Application of dose limits for protection of patients
Medical exposures of patients have been properly justified and that the associated doses are commensurate with the medical purpose, so it is not appropriate to apply dose limits or dose constraints to the medical exposure of patients; such limits or constraints would often do more harm than good. Often, there are concurrent chronic, severe, or even life-threatening medical conditions that are more critical than the radiation exposure itself. The emphasis is then on justification of the medical procedures and on the optimisation of radiological protection.
In most situations in healthcare, other than radiation therapy, it is not necessary to approach the thresholds for tissue reactions, even for the most part in fluoroscopically guided interventional procedures, if the staff are properly educated and trained. The Commission’s policy is therefore to limit exposures so as to keep doses below these thresholds. The possibility of stochastic effects cannot be eliminated totally, so the policy is to avoid unnecessary sources of exposure and to take all reasonable steps to reduce the doses from those sources of exposure that are necessary or cannot be avoided.

== YOUR INSTRUCTIONS ==
Reproduce the passage on patient dose limits verbatim from "In most situations" to "cannot be avoided.". The listing comes from a different source than the passage on patient dose limits.

== DATA FOR REVIEW ==
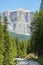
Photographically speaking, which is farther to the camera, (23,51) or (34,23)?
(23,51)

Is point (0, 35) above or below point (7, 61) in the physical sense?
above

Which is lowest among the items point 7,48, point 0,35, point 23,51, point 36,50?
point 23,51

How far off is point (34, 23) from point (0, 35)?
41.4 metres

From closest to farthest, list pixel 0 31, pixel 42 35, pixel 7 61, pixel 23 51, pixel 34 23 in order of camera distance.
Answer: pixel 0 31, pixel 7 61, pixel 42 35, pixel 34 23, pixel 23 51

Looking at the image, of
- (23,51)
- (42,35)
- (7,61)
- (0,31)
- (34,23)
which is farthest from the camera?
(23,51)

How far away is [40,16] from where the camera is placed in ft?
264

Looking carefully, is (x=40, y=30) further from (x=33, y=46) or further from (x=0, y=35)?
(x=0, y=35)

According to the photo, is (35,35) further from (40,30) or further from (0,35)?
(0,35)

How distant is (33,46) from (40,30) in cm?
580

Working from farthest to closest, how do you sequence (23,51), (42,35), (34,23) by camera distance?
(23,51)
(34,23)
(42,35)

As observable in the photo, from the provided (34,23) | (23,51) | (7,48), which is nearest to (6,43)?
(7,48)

---

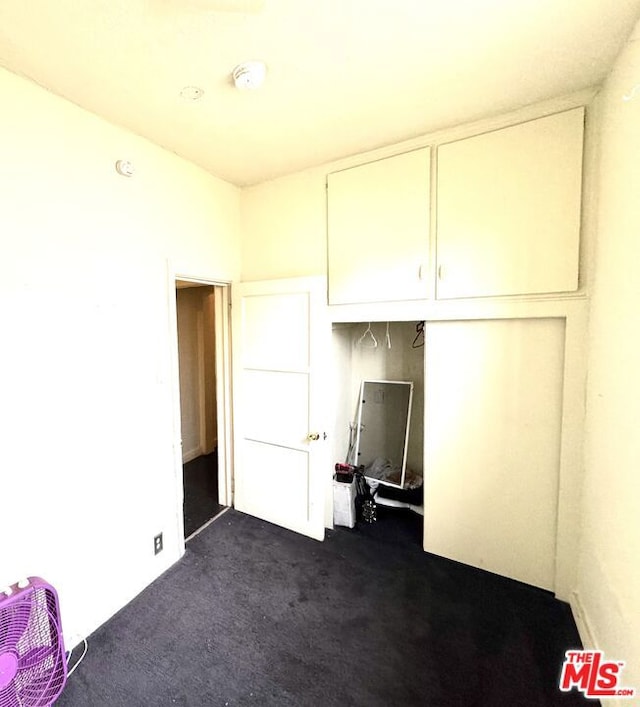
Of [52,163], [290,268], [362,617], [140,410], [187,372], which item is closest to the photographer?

== WRITTEN SOLUTION ==
In most situations in healthcare, other than radiation therapy, it is not necessary to approach the thresholds for tissue reactions, even for the most part in fluoroscopically guided interventional procedures, if the staff are properly educated and trained. The Commission’s policy is therefore to limit exposures so as to keep doses below these thresholds. The possibility of stochastic effects cannot be eliminated totally, so the policy is to avoid unnecessary sources of exposure and to take all reasonable steps to reduce the doses from those sources of exposure that are necessary or cannot be avoided.